- _PASSAGE FOURNI_
╭──

Dire que c’est l’interventionnisme du gouvernement des Etats-Unis qui fait gonfler le coût de la scolarité et donc privilégie les riches est sacrément osé. Merci j’aime être abasourdi de temps en temps. En France le coût de la scolarité est de 30k€ / an non ?
@Marc
Je ne suis pas sûr de comprendre votre commentaire?
Pourriez-vous m’expliquer un peu mieux où vous voulez en venir?
« Ainsi, l’intervention du gouvernement Américain dans l’éducation fait augmenter les frais de scolarité et favorise une forme d’élitisme qui nuit à la mobilité sociale et accentue les inégalités. »
Il y a matière à détailler un peu la corrélation subvention / coût de scolarité…
@Marc
Ce graphique est un bon début:
Serait-il possible de me donner la provenance du graphique de la mobilité intergénérationnelle ? Je ne suis pas capable de la trouver nulle part.
Merci !
L’étude de l’OCDE dont le lien figure au bas de l’article semble avoir disparu. C’est de là que provenait le tableau.
Tu peux essayer de la retrouver en recherchant les termes OECD intergeneraitonal mobility sur google.

╰──

- _DONNÉES FOURNIES_
╭──

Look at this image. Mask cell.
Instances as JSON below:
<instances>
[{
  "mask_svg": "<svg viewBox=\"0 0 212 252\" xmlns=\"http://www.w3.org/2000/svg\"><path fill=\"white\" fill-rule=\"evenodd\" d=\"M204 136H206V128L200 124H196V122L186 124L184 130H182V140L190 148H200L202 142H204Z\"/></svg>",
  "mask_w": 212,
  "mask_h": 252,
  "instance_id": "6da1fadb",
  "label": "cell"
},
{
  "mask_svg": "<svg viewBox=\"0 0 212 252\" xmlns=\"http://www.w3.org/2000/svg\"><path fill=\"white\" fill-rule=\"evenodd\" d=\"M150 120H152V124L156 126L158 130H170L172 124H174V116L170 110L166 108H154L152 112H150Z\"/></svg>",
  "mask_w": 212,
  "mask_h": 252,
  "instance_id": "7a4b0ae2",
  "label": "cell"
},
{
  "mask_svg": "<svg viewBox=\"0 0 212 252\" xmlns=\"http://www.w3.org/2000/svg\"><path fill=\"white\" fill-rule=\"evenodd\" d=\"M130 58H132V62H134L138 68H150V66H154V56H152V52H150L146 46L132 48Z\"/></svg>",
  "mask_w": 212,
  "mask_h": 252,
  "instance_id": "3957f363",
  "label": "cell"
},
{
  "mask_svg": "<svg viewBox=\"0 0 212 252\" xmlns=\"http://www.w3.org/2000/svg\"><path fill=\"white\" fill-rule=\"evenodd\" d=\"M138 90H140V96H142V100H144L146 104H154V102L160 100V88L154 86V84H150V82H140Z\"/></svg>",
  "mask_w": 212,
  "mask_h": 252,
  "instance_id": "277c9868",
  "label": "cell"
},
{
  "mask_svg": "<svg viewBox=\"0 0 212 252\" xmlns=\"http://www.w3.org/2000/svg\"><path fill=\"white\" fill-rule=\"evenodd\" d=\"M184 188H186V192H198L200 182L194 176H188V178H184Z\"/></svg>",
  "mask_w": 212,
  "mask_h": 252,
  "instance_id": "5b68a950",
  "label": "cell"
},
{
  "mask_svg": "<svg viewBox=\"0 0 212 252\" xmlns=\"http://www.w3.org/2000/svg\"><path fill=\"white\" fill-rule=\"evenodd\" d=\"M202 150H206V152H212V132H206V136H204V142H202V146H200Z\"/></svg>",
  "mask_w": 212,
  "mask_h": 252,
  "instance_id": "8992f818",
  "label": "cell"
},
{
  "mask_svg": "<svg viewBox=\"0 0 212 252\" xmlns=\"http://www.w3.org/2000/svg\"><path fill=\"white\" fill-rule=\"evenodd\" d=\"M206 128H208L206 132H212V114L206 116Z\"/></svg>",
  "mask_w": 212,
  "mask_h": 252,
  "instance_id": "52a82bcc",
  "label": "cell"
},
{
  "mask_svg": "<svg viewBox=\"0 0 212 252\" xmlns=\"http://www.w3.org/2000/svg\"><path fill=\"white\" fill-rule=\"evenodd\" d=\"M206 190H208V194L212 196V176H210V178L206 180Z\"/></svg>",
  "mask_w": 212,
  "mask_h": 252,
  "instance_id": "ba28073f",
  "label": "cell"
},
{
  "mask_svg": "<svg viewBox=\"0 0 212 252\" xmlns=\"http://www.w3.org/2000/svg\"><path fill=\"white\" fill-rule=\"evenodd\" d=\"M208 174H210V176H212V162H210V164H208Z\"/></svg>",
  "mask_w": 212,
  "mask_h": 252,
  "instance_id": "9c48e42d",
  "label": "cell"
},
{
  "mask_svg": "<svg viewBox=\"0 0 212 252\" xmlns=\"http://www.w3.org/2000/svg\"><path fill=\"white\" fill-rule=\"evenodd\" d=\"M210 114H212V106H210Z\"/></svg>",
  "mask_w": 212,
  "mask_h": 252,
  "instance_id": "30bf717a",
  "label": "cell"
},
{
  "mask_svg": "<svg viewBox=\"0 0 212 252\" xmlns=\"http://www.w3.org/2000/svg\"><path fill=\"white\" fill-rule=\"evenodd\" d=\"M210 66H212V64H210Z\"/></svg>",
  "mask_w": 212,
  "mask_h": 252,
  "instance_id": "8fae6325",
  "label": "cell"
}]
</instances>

╰──

- _TÂCHE À RÉALISER_
Restituez mot pour mot, dans les commentaires sur le coût de la scolarité, tout ce qui va de « Il y a matière » jusqu'à « trouver nulle part. ».

- _SOLUTION RÉDIGÉE_
Il y a matière à détailler un peu la corrélation subvention / coût de scolarité…
@Marc
Ce graphique est un bon début:
Serait-il possible de me donner la provenance du graphique de la mobilité intergénérationnelle ? Je ne suis pas capable de la trouver nulle part.